_Aim of the exercise_
In the column on the commutation of David Hale's sentence, what reason did Huckabee give for commuting it?

_Document passage_

Why free David Hale?
  by Ernest Dumas   Attribution

For a man who had given so much to the Republican Party and to Gov. Huckabee himself it was
not much, but it was all that was in the governor's power to give. So Huckabee offered clemency to
David Hale, the former judge whose fantastic scams and lies brought havoc to the nation and the state.

Huckabee wouldn't give his reasons for commuting Hale's sentence when he put the announcement
out after office hours Monday but by Tuesday his lips were unsealed. He said Arkansas would be
responsible for Hale's medical expenses for the 21 days that Hale would be in jail and he did it to
save the taxpayers the money. Hale takes medicine for heart trouble.

Whatever the appearances, Gov. Huckabee implies, it was not a reward to the little judge for his encyclopedic
services to the Republican Party, including the governor, who would not be in office were it not for Hale.

Everyone is free to believe that politics had nothing, absolutely nothing, to do with commuting Hale's sentence.
We know that Huckabee is capable of acts of compassion for great sinners. Were it not so, he would not have
announced a few days earlier that he would commute the sentence of an obscure lifer who had served 26 years
for killing a couple of people in a string of robberies when he was a teenager. Commuting the sentence of
Willie Way Jr. may give Huckabee some cover for keeping Hale, who had powerful pleaders, out of jail.

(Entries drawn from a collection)
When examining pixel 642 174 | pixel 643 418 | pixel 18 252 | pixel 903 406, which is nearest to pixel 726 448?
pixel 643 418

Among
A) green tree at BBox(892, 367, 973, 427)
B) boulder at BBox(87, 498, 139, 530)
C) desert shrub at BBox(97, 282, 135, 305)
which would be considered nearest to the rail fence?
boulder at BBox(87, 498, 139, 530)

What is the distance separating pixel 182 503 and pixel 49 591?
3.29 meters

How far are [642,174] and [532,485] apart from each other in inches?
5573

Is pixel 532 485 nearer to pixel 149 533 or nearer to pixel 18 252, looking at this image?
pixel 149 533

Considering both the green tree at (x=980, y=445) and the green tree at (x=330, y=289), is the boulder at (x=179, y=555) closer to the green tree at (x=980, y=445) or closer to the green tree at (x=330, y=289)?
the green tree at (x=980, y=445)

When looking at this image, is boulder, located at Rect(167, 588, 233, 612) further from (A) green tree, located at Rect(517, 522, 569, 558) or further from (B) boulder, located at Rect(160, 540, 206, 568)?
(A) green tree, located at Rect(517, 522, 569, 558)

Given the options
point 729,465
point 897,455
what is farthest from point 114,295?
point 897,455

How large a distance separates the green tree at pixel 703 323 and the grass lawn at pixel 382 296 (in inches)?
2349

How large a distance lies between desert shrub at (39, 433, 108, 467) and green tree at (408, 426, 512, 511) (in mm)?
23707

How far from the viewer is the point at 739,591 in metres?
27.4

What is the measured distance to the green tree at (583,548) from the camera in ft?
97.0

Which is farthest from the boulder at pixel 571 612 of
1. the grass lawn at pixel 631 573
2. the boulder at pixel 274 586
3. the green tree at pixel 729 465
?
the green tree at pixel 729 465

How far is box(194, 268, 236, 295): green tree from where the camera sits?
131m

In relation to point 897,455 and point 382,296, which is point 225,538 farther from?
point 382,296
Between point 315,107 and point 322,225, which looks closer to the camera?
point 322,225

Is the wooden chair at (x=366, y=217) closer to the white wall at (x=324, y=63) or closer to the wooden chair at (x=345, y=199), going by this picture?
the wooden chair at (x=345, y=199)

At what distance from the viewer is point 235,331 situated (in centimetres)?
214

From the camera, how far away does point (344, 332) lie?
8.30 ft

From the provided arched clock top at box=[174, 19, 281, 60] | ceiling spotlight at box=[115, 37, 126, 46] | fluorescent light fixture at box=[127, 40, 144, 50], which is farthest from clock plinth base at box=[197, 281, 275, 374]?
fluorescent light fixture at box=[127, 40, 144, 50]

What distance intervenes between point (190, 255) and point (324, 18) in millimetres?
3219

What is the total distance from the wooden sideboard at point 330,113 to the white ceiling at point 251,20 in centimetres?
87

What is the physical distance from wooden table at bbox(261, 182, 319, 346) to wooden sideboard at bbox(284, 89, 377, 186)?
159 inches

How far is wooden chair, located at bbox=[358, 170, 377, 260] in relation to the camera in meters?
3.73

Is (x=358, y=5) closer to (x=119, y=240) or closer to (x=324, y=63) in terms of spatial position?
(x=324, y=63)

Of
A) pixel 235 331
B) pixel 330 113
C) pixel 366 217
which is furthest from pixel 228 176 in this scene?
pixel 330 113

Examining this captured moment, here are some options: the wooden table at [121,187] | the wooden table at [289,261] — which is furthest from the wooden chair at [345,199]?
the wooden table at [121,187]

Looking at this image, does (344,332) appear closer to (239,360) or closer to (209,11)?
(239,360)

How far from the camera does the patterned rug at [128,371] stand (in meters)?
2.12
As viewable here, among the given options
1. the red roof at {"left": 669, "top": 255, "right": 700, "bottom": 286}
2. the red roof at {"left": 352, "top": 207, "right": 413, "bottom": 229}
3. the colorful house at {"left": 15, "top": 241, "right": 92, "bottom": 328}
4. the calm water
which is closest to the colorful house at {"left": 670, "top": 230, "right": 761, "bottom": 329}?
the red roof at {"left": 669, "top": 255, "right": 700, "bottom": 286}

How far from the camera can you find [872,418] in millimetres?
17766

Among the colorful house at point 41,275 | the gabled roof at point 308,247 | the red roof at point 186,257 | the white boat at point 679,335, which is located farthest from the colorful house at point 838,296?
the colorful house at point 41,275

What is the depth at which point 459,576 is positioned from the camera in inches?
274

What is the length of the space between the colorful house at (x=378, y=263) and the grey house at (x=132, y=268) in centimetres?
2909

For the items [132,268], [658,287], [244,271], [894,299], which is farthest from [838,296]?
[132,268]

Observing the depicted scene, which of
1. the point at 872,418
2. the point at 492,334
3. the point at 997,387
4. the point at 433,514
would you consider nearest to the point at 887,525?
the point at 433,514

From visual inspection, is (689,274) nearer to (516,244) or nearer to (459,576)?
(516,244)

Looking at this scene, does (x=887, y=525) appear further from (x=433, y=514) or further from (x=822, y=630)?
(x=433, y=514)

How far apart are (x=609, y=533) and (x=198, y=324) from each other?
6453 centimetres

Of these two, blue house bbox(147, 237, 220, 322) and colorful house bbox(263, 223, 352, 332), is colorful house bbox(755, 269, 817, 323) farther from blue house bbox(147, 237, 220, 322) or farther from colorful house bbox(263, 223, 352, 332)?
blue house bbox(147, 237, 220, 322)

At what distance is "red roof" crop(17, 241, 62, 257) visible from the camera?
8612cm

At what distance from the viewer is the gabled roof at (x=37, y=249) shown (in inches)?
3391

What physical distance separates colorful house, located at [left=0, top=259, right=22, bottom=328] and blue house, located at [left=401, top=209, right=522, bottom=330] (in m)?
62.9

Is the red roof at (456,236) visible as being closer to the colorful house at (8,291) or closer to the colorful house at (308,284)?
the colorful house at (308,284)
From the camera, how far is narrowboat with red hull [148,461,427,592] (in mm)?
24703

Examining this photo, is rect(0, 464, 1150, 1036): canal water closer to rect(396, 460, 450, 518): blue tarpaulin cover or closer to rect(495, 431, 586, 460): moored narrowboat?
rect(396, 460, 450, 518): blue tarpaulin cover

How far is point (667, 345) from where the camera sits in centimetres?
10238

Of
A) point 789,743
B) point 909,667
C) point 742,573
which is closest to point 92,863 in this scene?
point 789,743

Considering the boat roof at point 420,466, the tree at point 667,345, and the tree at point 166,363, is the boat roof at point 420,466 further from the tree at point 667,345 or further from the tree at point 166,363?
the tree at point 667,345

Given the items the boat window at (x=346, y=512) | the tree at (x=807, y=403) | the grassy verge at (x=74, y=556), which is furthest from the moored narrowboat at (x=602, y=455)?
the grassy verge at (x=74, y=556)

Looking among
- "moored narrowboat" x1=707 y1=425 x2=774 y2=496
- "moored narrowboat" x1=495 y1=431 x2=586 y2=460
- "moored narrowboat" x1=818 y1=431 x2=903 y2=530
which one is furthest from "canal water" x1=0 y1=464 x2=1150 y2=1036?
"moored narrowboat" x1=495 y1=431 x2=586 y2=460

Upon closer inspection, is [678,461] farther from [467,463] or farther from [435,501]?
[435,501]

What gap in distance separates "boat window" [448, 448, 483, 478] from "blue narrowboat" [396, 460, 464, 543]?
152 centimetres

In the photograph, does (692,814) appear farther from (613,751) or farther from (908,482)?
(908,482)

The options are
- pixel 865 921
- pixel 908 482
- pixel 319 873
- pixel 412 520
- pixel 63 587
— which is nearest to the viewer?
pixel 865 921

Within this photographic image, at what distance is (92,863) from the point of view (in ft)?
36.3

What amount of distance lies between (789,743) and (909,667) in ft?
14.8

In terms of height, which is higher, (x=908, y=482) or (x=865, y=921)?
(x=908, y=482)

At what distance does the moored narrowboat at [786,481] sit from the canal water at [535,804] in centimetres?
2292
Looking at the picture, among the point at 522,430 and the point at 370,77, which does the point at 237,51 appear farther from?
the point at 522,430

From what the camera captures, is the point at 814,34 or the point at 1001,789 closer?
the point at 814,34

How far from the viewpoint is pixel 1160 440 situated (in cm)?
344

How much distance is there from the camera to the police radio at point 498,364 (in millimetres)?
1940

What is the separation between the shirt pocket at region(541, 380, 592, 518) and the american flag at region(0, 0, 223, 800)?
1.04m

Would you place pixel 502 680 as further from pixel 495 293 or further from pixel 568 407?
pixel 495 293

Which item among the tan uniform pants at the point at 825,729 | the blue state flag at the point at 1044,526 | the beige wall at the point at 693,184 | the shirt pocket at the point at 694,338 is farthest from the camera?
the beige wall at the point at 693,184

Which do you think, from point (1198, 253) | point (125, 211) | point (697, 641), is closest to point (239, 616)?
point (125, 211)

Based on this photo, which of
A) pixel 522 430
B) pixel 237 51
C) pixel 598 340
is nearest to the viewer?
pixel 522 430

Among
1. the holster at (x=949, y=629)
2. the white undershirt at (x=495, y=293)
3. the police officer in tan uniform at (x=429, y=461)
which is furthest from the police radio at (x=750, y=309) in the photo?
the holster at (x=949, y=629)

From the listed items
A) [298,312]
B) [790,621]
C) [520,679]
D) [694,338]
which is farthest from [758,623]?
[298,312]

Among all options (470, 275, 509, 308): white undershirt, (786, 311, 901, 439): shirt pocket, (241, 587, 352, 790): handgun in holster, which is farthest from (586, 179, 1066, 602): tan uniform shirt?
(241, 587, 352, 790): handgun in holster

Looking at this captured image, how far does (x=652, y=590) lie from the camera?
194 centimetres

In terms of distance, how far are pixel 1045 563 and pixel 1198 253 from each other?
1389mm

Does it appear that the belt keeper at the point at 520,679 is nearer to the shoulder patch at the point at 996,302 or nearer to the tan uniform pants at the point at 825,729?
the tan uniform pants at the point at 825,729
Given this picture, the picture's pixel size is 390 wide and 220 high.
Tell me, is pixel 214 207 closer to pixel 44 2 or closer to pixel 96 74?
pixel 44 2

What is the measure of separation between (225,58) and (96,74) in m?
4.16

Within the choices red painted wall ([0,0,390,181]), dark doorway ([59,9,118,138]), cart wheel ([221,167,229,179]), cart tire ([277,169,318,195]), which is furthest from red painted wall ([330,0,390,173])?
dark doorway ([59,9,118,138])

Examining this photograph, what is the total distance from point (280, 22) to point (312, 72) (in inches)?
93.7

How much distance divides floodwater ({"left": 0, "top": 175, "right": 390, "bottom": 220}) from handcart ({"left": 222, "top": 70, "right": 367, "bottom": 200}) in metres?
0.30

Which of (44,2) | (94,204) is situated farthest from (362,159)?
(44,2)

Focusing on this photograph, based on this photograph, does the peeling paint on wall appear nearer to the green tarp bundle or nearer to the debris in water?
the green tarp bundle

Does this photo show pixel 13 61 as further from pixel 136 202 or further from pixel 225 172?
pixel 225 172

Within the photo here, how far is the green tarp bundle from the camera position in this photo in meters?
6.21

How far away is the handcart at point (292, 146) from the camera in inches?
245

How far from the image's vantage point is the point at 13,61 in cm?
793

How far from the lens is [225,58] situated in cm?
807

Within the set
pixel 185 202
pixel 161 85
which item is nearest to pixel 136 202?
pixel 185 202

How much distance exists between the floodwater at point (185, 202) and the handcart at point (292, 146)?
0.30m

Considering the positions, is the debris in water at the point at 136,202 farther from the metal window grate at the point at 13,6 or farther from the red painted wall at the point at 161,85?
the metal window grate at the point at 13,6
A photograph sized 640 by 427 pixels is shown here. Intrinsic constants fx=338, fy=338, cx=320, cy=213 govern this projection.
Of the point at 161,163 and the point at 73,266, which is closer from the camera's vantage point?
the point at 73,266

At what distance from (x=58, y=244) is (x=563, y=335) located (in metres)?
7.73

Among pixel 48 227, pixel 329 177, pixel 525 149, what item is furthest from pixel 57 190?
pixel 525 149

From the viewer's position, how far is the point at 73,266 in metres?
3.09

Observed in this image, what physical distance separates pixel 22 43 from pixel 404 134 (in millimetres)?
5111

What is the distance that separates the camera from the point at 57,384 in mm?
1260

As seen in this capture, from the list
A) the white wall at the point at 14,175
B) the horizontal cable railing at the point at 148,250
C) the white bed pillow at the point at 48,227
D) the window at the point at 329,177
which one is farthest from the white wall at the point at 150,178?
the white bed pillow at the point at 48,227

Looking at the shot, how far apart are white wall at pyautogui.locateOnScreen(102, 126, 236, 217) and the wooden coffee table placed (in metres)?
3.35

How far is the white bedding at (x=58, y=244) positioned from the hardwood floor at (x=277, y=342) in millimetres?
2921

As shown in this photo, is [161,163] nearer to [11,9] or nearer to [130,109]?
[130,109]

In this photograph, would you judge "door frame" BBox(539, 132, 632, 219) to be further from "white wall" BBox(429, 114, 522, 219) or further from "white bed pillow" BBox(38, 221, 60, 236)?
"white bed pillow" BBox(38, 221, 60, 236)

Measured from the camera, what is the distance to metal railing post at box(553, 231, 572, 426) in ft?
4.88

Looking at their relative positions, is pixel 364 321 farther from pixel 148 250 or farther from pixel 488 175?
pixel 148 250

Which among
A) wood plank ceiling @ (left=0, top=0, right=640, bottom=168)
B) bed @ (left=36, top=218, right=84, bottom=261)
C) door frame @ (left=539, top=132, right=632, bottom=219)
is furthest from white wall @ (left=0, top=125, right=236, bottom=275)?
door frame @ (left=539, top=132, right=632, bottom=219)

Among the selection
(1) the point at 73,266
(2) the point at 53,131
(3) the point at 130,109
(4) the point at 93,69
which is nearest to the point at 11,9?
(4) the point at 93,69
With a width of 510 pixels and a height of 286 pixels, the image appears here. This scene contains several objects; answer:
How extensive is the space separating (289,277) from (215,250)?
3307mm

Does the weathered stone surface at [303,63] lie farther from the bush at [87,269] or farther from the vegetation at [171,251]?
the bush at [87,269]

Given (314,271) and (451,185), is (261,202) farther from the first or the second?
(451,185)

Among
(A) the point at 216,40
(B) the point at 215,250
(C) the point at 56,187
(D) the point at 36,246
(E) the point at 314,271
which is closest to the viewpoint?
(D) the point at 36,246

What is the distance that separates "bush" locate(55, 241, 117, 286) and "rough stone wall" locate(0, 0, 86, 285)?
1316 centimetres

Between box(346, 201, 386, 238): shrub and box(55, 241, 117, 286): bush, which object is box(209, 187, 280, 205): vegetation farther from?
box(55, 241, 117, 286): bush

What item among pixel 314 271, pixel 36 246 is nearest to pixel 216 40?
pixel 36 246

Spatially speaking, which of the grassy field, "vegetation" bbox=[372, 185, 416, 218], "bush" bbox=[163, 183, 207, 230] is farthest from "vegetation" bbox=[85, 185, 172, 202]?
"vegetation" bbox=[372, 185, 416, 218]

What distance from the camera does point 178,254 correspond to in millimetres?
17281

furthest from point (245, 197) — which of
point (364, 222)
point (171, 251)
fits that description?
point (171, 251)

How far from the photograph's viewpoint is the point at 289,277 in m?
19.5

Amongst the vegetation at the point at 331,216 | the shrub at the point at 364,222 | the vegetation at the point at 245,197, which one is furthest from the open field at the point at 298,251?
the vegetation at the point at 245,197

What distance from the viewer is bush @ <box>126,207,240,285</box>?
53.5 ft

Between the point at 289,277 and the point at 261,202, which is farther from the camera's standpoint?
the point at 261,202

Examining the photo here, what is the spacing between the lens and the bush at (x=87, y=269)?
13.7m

_Task result_
He said he did it to save taxpayers the money, since Arkansas would be responsible for Hale's medical expenses during the 21 days Hale would be in jail.